Creating a clone will take about a minute. It is never instant, and we do not pretend otherwise. Once created, your clone will speak on Sonic, and everything you generate with it will land in your private library automatically.
Recording the reference clip
About 10 to 20 seconds of clean, single-speaker audio is the sweet spot. The hard cap is 2 minutes of reference audio and 20 MB per file. More audio does not reliably make a better clone; cleaner audio does.
You can record directly in the browser or upload a file (mp3, wav, m4a, webm, ogg, or flac). Browser recordings are automatically re-encoded to plain 24 kHz mono WAV on your machine before upload, because raw browser recorder output is unreliable with the cloning engine. If that conversion ever fails, we fall back to the original recording so your capture is never lost.
Read like you talk, not like a robot. A clip that mixes statements, questions, and a little energy gives the clone a real pitch range to learn from.
One speaker only. Background music, crosstalk, or a second voice in the clip will degrade the clone or cause the build to fail.
The prepared reading scripts
Improvising a minute of speech on the spot is harder than it sounds, so the create form offers four prepared passages in different registers. Each runs roughly 110 to 130 words, about 45 to 60 seconds at an easy pace, and deliberately mixes statements, questions, and exclamations.
The consent attestation
Before you can create a clone, you must tick a required consent checkbox. It reads, in full:
"This is my voice, or I have the speaker's permission to clone it. I understand cloned voices I create are mine to use and mine to answer for."
This is enforced on the server, not just in the form: no consent, no clone. Cloning someone without their permission, or using a clone to impersonate a real person, is against the terms of use and is on you, not us.
Cloned voices you create are yours to use and yours to answer for. Do not clone a voice you do not have permission to clone.
Languages
English is the tested path. The language picker also offers Spanish, French, German, Italian, Portuguese, Hindi, and Japanese, and each is labeled untested in the picker, because that is the truth: we have not verified clone quality in those languages yet. You are welcome to try them; just know you are off the tested path.
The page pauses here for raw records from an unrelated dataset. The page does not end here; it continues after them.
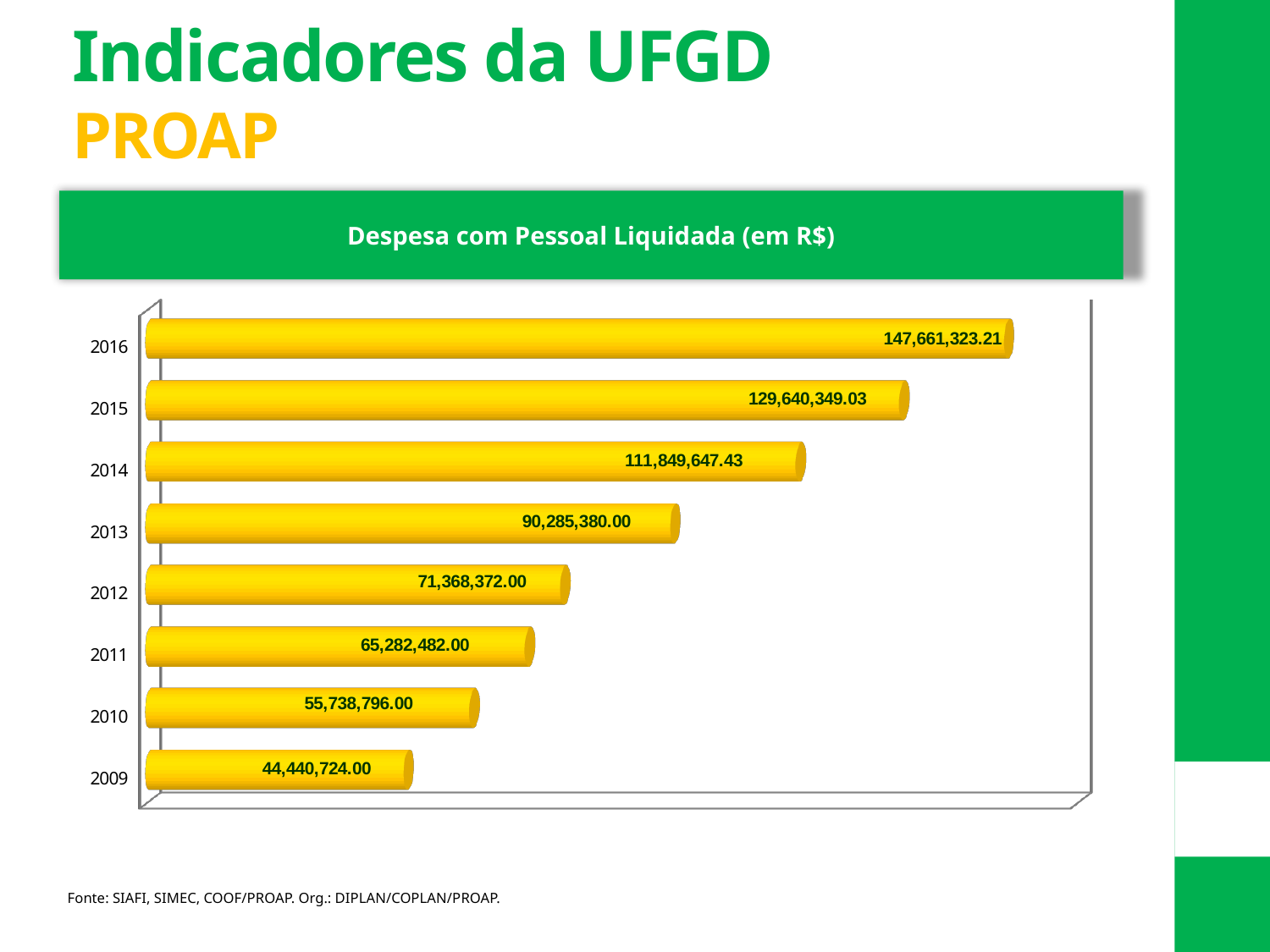
What is the value for 2011 in the Despesa com Pessoal Liquidada chart? 65,282,482.00 What is the value for 2013 in the Despesa com Pessoal Liquidada chart? 90,285,380.00 What kind of chart is used to show Despesa com Pessoal Liquidada? Bar chart What is the difference between the values for 2016 and 2015 in the Despesa com Pessoal Liquidada chart? 18,020,974.18 Which year has the highest Despesa com Pessoal Liquidada? 2016 Which year has the lowest Despesa com Pessoal Liquidada? 2009 Which year has a larger Despesa com Pessoal Liquidada, 2012 or 2014? 2014 What is the value for 2009 in the Despesa com Pessoal Liquidada chart? 44,440,724.00 What is the value for 2016 in the Despesa com Pessoal Liquidada chart? 147,661,323.21 How many years are shown in the Despesa com Pessoal Liquidada chart? 8 Do the Despesa com Pessoal Liquidada values rise or fall from 2009 to 2016? Rise What is the difference between the values for 2010 and 2009 in the Despesa com Pessoal Liquidada chart? 11,298,072.00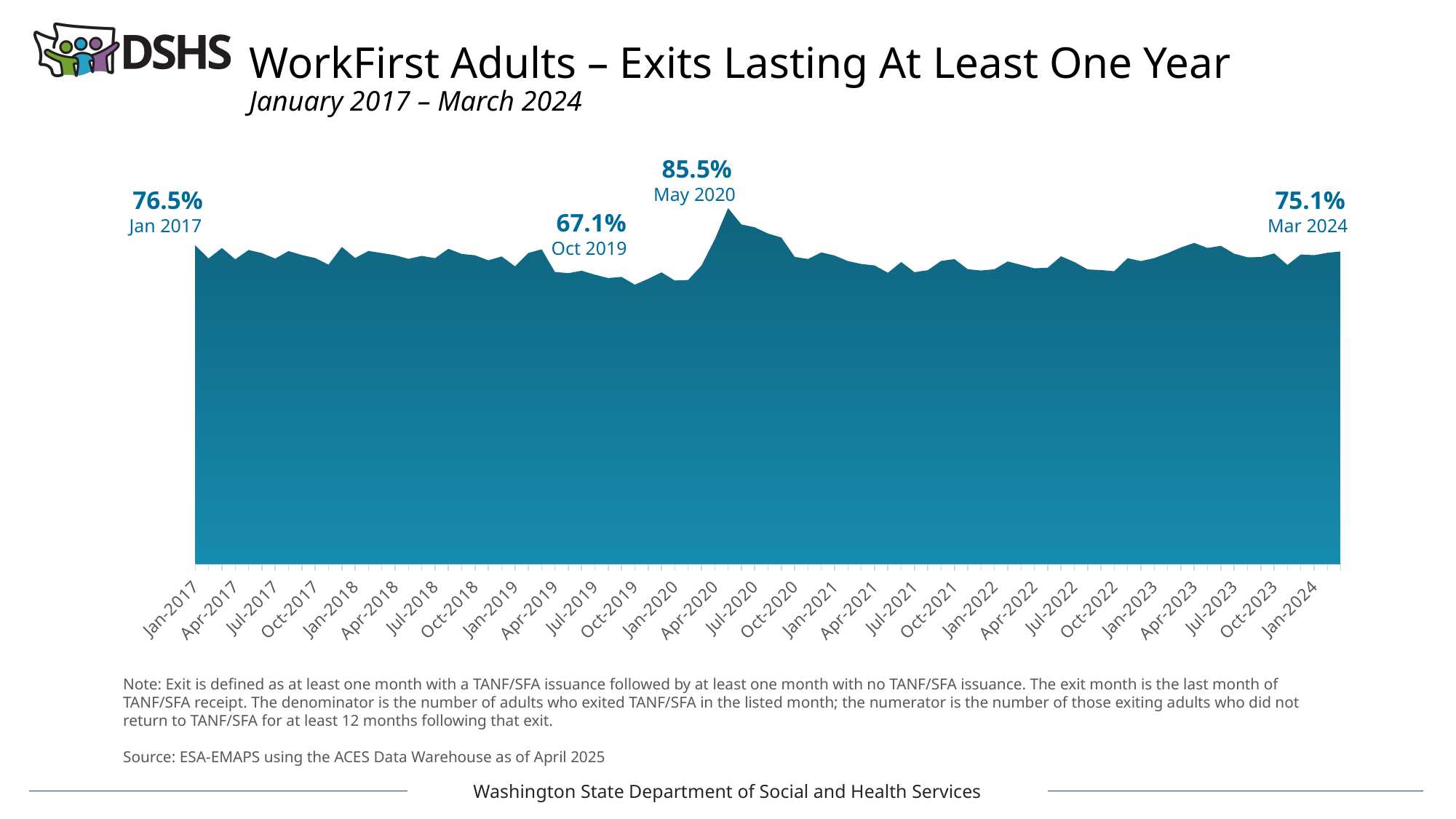
What is the value labeled for Jan 2017? 76.5% What is the value labeled for May 2020? 85.5% Which labeled month has the lowest value? Oct 2019 What is the difference between the Jan 2017 value and the Mar 2024 value? 1.4 percentage points What is the value labeled for Mar 2024? 75.1% What kind of chart is shown on the slide? Area chart Which is larger, the value for Jan 2017 or the value for Mar 2024? Jan 2017 What is the difference between the May 2020 value and the Oct 2019 value? 18.4 percentage points What date range does the chart subtitle give? January 2017 – March 2024 How many data points have printed value labels on the chart? 4 Which labeled month has the highest value? May 2020 What is the value labeled for Oct 2019? 67.1%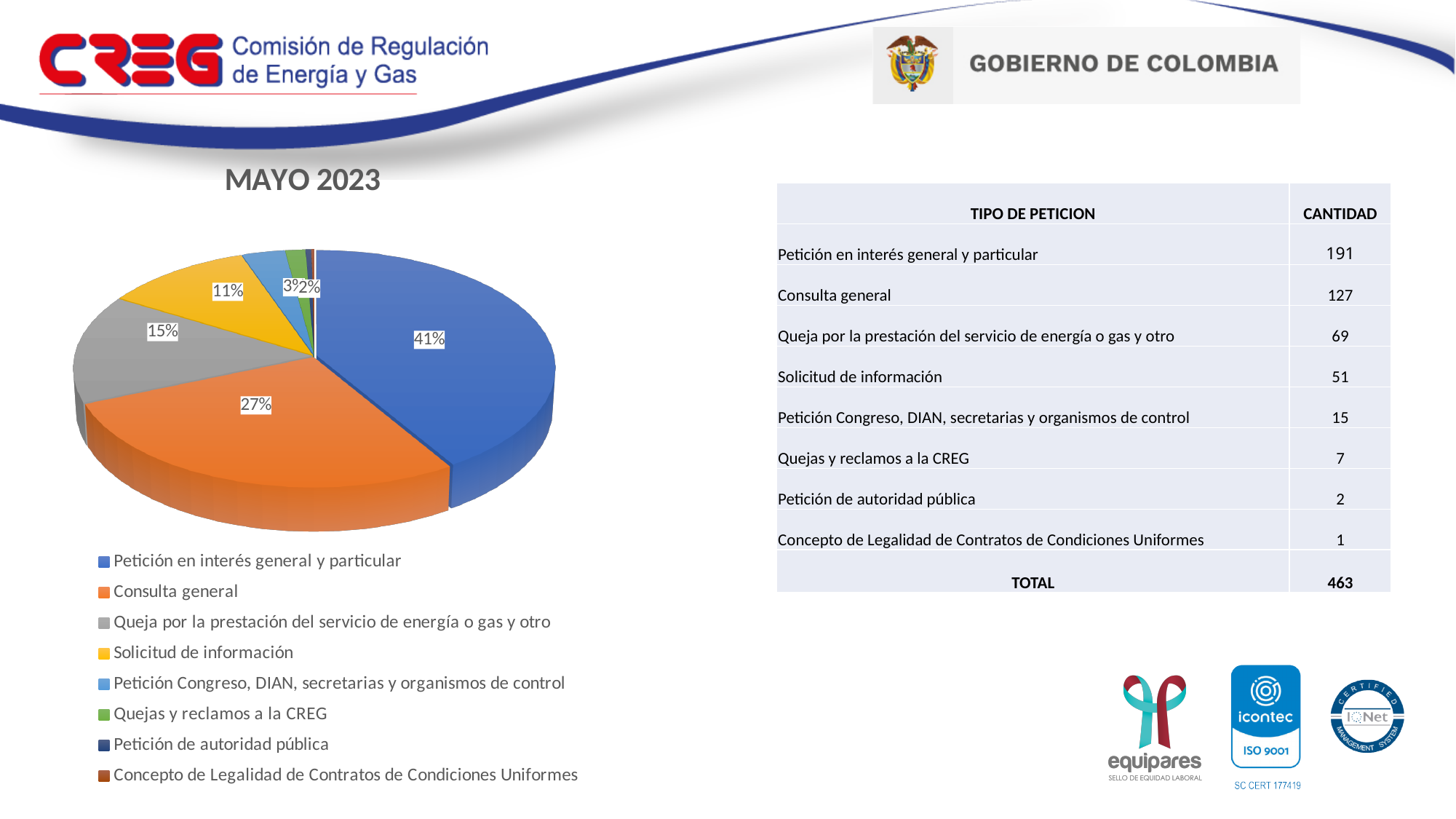
What kind of chart is shown on the slide? pie chart What colour is the slice for 'Consulta general' in the pie chart? orange What share of the pie does 'Queja por la prestación del servicio de energía o gas y otro' represent? 15% What share of the pie does 'Consulta general' represent? 27% What share of the pie does 'Solicitud de información' represent? 11% What is the title of the pie chart? MAYO 2023 How many categories does the pie chart's legend list? 8 Which slice is larger: 'Queja por la prestación del servicio de energía o gas y otro' or 'Solicitud de información'? Queja por la prestación del servicio de energía o gas y otro What is the difference in percentage points between the 'Petición en interés general y particular' slice and the 'Consulta general' slice? 14% Which category has the largest slice of the pie chart? Petición en interés general y particular Which slice is larger: 'Consulta general' or 'Solicitud de información'? Consulta general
Testing, generating, and where audio saves
Each voice in your list has a Test panel: type a line (up to 500 characters) and press Generate to hear your clone speak it. Generation with a cloned voice requires sign-in, comes out of the same monthly character allowance as every other engine, and the resulting audio is saved server-side to your private library as an MP3, tagged with the voice's name.
Your reference clip is also kept, privately, in your account's storage, so it stays attached to the voice it built.
Deleting a clone
Delete uses an inline two-step confirm so a stray click cannot destroy a voice. When you confirm, we remove the voice from your account, delete it from the cloning engine, and remove the stored reference clip. The voice is gone; there is no trash folder or restore.
Audio you already generated with that voice stays in your library until you delete those items yourself, the same as any other generation.